A fiscalização ocorreu nesta segunda-feira (2%) e teve a participação da Secretaria Municipal de Meio Ambiente, da Vigilância Sanitária, da Defesa Civil, da Vigilância da Qualidade da Água (Vigiágua), da Fundação Nacional do Índio (Funai) e da Polícia Militar do Amazonas (PM-AM).
“A ação foi realizada para ver as condições das pousadas e não só com relação ao defeso, mas as condições ambientais e de degradação do Rio Juma durante a temporada de pesca. Vai ser aberto um Inquérito Civil (IC) porque foi constatado que, em tese, está havendo excesso de vendas de pacotes para algumas pousadas onde o Ministério Público encontrou consumidores que estavam com problemas”, explicou o promotor Carlos Firmino Dantas.

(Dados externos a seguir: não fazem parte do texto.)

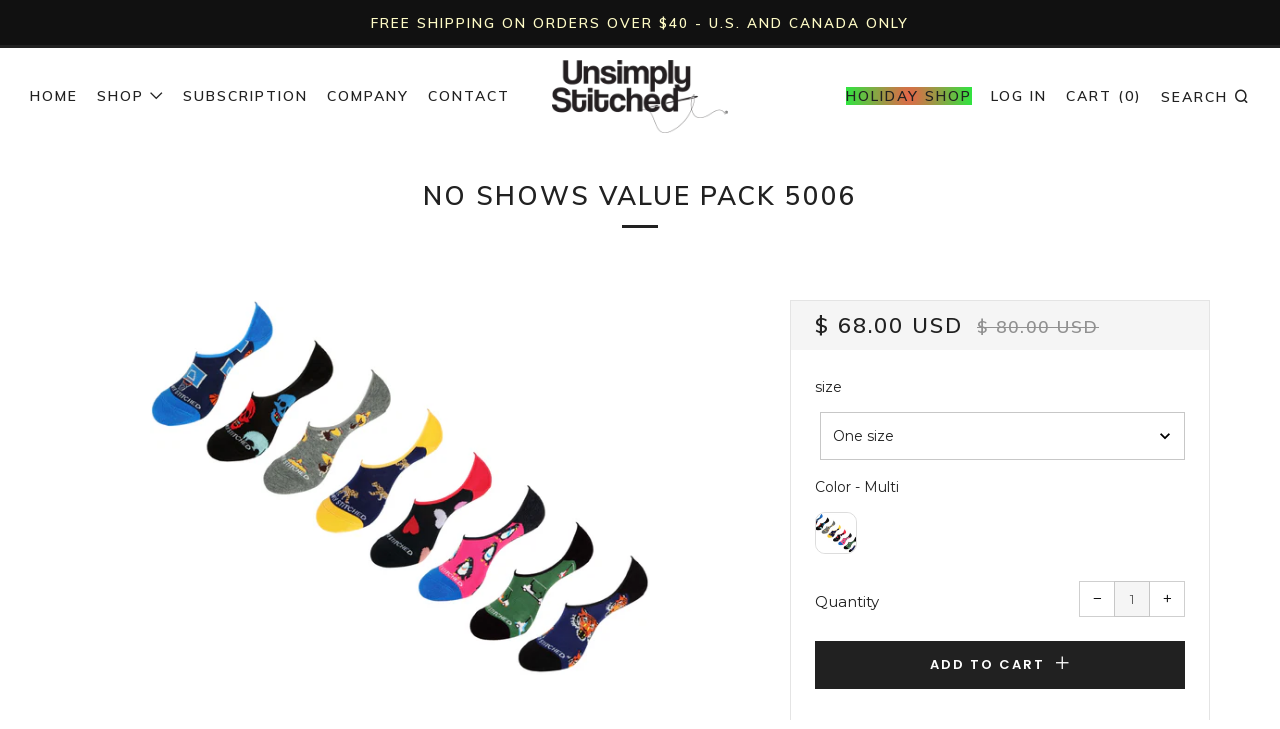

--- FILE ---
content_type: application/javascript; charset=utf-8
request_url: https://s-1.webyze.com/Swatches/eb92b7df570c1b0b02b5110e79ac61b8%7C779b7688afcbfff513d9d9741c5c1508%7Cunsimply-stitched.myshopify.com%7C6636331008065%7C1%7CMulti
body_size: 55
content:
/* Account is invalid */

--- FILE ---
content_type: text/javascript
request_url: https://cdn.starapps.studio/apps/vsk/unsimply-stitched/data.js
body_size: 224
content:
"use strict";"undefined"==typeof window.starapps_data&&(window.starapps_data={}),"undefined"==typeof window.starapps_data.product_groups&&(window.starapps_data.product_groups=[{"id":3978777,"products_preset_id":23926,"collections_swatch":"first_product_image","group_name":"Diagonal Polka Dot Sock","option_name":"","collections_preset_id":23925,"display_position":"top","products_swatch":"first_product_image","mobile_products_preset_id":23926,"mobile_products_swatch":"first_product_image","mobile_collections_preset_id":23925,"mobile_collections_swatch":"first_product_image","same_products_preset_for_mobile":true,"same_collections_preset_for_mobile":true,"option_values":[{"id":1504876867,"option_value":"Heather Grey","handle":"diagonal-polka-dot-1","published":true,"swatch_src":null,"swatch_value":null},{"id":1504878147,"option_value":"Blue","handle":"diagonal-polka-dot-2","published":true,"swatch_src":null,"swatch_value":null},{"id":1504879107,"option_value":"Yellow","handle":"diagonal-polka-dot-3","published":true,"swatch_src":null,"swatch_value":null}]}],window.starapps_data.product_groups_chart={"diagonal-polka-dot-1":[0],"diagonal-polka-dot-2":[0],"diagonal-polka-dot-3":[0]});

O MP-AM requereu que em 30 dias os órgãos participantes da operação enviem seus respectivos laudos de vistoria para que componham o IC. Um dos objetivos do inquérito é verificar o cumprimento de um acordo de pesca existente entre os municípios do Careiro e Autazes estabelecido para regulamentar a atividade na região.
“A atividade da pesca esportiva deve ser sustentável de modo que não haja prejuízos aos ribeirinhos, à população da floresta e também para que não se cause danos ao Meio Ambiente, havendo uma pesca excessiva”, finalizou o promotor de Justiça.